== 作業指示 ==
一貫性の原理を説明した本文のうち、「ポイントとしては、人はそれま」から「貫性を使ったテクニックです。」までを、両端の語句も含めて一字も変えずに写し取って返しなさい。

== 出典 ==
________

(c) かき|写真素材 PIXTA
販売活動で返報性が用いられるというのを書きましたが、それよりも強力なのがこの一貫性です。Wikiにも一貫性の原理として載っています。
ポイントとしては、人はそれまで行ったことを続けようとする強力な力があるということです。しかも、この力は本人が自覚しないというのが販売時に強力な武器になります。
ビジネス書では”フット・イン・ザ・ドア”(片足だけ中に入る)として載っていることも多いです。いわゆる小さなお願いをして、そこから徐々に大きなお願いをするといったものです。
小さなプレゼントをして相手に何かを買ってもらおうとするのが返報性を使ったテクニックだとすると、小さなお願いを聞いてもらってそれから相手に何かを買ってもらおうとするのが一貫性を使ったテクニックです。
相手に「これがいい」と言わせてから値段交渉を始めたり、「この日あいてる?」と聞いて返事を待ってから内容を伝えたりといったことも一貫性の応用で日常的によく用いられるテクニックです。

________

データセットの項目:
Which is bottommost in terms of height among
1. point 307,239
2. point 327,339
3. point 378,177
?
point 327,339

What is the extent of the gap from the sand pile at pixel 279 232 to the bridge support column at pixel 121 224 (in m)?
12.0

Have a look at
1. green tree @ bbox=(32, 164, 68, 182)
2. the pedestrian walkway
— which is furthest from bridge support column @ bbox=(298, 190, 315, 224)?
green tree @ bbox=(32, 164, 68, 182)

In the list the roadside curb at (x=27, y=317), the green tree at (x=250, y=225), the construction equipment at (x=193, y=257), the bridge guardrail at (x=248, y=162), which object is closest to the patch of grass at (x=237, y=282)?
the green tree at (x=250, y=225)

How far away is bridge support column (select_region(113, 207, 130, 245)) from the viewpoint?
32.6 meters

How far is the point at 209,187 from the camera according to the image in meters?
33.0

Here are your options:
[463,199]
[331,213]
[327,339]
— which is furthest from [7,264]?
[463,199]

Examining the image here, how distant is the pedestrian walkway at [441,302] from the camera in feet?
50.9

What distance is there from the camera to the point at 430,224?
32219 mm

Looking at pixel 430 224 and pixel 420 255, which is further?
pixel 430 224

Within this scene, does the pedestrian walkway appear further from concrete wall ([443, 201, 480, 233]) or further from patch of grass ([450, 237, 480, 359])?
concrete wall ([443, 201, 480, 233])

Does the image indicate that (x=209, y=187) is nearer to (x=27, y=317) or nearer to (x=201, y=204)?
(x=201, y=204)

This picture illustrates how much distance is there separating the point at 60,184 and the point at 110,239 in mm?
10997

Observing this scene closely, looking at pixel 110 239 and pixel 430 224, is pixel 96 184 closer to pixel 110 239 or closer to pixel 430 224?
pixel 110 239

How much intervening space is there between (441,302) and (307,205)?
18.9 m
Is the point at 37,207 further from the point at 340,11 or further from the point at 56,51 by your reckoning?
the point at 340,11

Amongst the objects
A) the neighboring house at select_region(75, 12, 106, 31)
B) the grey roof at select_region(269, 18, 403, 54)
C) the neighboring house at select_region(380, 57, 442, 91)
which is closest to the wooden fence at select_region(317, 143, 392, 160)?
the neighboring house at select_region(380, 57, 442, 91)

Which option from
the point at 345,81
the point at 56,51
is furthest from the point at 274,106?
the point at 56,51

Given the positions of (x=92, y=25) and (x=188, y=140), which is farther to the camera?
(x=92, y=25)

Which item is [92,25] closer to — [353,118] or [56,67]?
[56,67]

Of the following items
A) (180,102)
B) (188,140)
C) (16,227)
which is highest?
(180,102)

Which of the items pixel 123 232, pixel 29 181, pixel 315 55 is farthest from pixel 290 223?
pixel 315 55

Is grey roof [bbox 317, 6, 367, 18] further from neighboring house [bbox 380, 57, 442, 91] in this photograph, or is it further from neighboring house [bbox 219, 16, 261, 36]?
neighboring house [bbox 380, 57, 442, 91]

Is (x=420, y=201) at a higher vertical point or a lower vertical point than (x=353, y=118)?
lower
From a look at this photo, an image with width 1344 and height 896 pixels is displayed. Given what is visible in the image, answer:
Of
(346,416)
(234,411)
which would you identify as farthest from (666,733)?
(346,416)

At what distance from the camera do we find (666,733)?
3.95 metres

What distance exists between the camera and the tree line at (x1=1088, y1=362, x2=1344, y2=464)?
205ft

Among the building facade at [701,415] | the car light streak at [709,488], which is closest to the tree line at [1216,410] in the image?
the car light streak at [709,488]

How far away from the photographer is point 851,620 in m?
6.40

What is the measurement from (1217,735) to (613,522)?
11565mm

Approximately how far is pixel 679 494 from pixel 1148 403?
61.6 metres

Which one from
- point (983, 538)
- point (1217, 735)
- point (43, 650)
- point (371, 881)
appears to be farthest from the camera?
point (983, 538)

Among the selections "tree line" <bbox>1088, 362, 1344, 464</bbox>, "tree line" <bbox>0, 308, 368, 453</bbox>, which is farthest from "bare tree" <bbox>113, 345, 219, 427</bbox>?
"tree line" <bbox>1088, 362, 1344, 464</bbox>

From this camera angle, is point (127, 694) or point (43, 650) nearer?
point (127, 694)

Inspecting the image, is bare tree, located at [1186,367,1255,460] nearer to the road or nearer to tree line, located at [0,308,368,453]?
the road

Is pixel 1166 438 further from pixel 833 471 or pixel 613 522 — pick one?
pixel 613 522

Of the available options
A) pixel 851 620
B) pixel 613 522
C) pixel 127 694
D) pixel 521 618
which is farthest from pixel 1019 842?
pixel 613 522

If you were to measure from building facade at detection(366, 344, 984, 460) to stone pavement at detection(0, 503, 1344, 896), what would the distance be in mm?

________

== 演習の解答 ==
ポイントとしては、人はそれまで行ったことを続けようとする強力な力があるということです。しかも、この力は本人が自覚しないというのが販売時に強力な武器になります。
ビジネス書では”フット・イン・ザ・ドア”(片足だけ中に入る)として載っていることも多いです。いわゆる小さなお願いをして、そこから徐々に大きなお願いをするといったものです。
小さなプレゼントをして相手に何かを買ってもらおうとするのが返報性を使ったテクニックだとすると、小さなお願いを聞いてもらってそれから相手に何かを買ってもらおうとするのが一貫性を使ったテクニックです。